I can't give any advice haven, but I can tell you what happened to me. I got married when to a girl, by the way you describe her, was a lot like your fiance. She was smart, I always felt like I could be myself around her, in other words we just clicked. I was in the military and we lived in San Diego. Their were tons of hot chicks around but I was never interested, I was madly in love. Three years later my enlistment was up and we moved back home to Houston so I could begin attending school and she could finish. I was older than most, if not all, the other people in most of my classes. I don't need to go into the details of how or why, but eventually I started talking/flirting with this little 18 year old beautiful girl in my my Algebra class. I, like you, am not a cheater so the relationship never got past that but not for lack of trying on this girls part. Before I know it, I find myself reconsidering my marriage and wondering if I've made a huge mistake by "settling" for this "average" woman. Eventually I decided to seperate from my wife and try to play the field. It was the biggest mistake I've ever made. I quickly realized that the grass was not greener on the other side and tried desperately to get my wife back. It didn't happen, she was to hurt. I don't know if I thought I could just go back to what I had if things didn't work out or what, but I was very wrong. Their isn't a day that goes by that I don't miss her, and if I had a chance......well what does that matter I don't. So there you go, take it don't take it. But to quote Silent Bob on this one, "There's a million fine looking women in the world dude, but they all don't bring you lasagne at work. Most of em' just cheat on you"

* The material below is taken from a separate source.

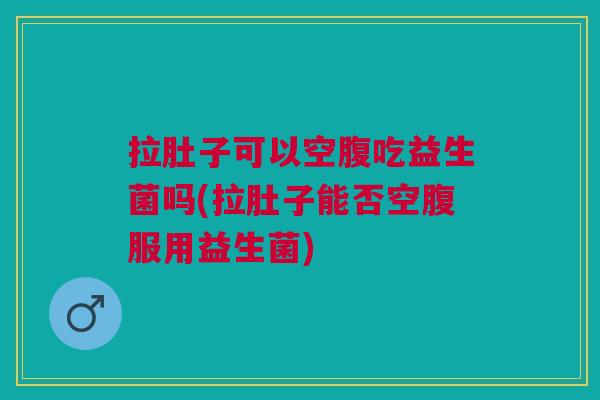 拉肚子可以空腹吃益生菌吗(拉肚子能否空腹服用益生菌) 拉肚子可以空腹吃益生菌吗(拉肚子能否空腹服用益生菌)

haven- Being my baseball sim commisioner, I feel as if I have a special bond with you, and I need to impart this wisdom from the movie "Clerks". "There's a million fine looking women in the world, dude. But they don't all bring you lasagna at work. Most of 'em just cheat on you." - Silent Bob. Also, "Salsa shark. We're gonna need a bigger boat. Man goes into cage, cage goes into salsa, shark's in the salsa." - randal "It's important to have a job that makes a difference, boys. That's why I manually masturbate caged animals for artificial insemination." - random broad
Htownhero: Man, that was brave to say. There are so many guys out there who go through the same thing. We men have a tendency to get totally suckered in by our own egos and our lives run by our privates. It's sometimes amazing we can accomplish anything.